OCRA/DFMA Field Day – Some Field Day Miscellany from Dave, W4SAR

Not yet the promised message on submitting your scores, that will come soon. BTW, you have a full month after Field Day ends to get your scores submitted. Instead, for this message I am adding a few more tips on Field Day operations and rules.

Test your stations, as soon as possible. Better to find out that your antenna will not load on 40 meters, or that your Digital setup is not putting out any power now, so that you have time to remedy it, rather than at the very start of Field Day itself.

Remember that if you are using the emergency power bonus, that if you are using a computer to control the radio, or using it to modulate digital modes, it is considered an integral part of your station and must be on emergency power also. On the other hand, if your laptop is used just for logging, it is considered auxiliary equipment, in which case leaving it on commercial power is fine.

If you are guest operating at another person’s station, and then going home and operating your own station, you are not allowed to contact the station at which you have worked.

All digital modes are equivalent. If you work someone on FT8, you cannot come back on PSK31 and “double-dip”.

Remember that working the same station on different bands is not a duplicate contact, neither is working a station on the same band by different modes (phone, CW, digital). i.e 5 bands X 3 modes can be 15 legal contacts with one station.

Chase the propagation, 20, 15 and 10 meters are primarily daytime bands, 40 and 80 better at night, but there is often overlap. With the solar index being bad right now, 10 meters will likely not be reliable, but be prepared for openings. If your run is slowing down on 20 meters, take a quick look at 15 or 10 meters for activity. This easier if your radio has dual VFO’s as you can look at other bands quickly and if nothing is happening, go right back to where you were working. I would also suggest that club members notify us on the email reflector of any openings they see on the bands.
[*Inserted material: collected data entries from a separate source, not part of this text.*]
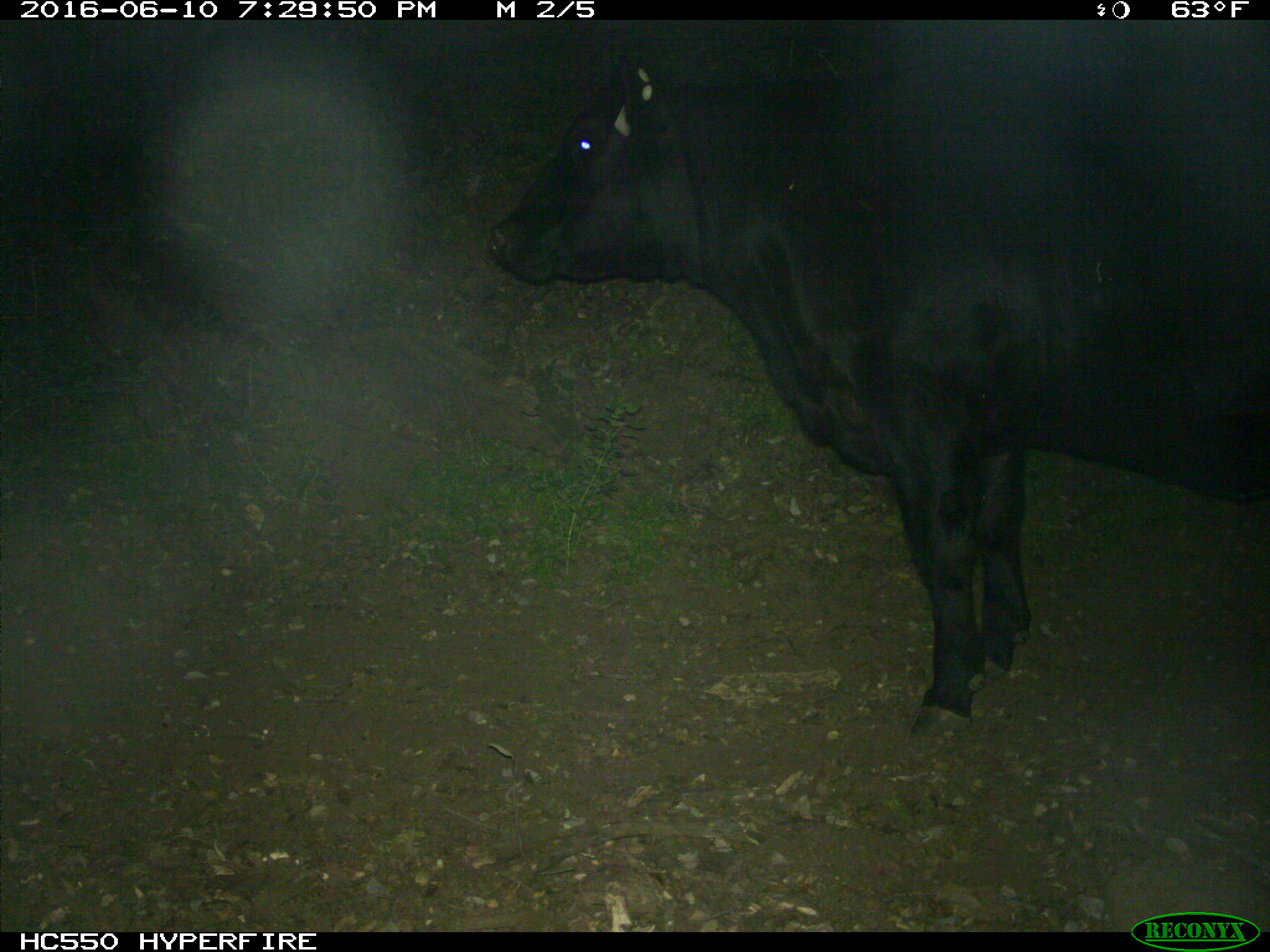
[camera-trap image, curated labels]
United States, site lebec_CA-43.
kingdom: Animalia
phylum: Chordata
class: Mammalia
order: Artiodactyla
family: Bovidae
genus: Bos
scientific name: Bos taurus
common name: domestic cow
Mix up your operating, you can “hunt and pounce” up and down a band, when that tails off in productivity, find a quiet spot if you can, and call CQ.

Make sure that battery is topped off, best is having another one or two topped off and ready to swap in.

For Digital communications, if you are not running QRP, 25 Watts is plenty for modes that favor weak signals such as PSK31 and FT8. Digital modes have heavy duty cycles on transmit, that heat sink will get pretty hot if you run 100 Watts. Besides, you’ll extend battery usage keeping that output power down.

Back up electronic logs frequently on a USB drive. You can back up paper logs by photographing them with your smart phone, or use the copy or scan function on a printer.

Anyone else have any tips? Reply to this message so we keep them handy in one thread.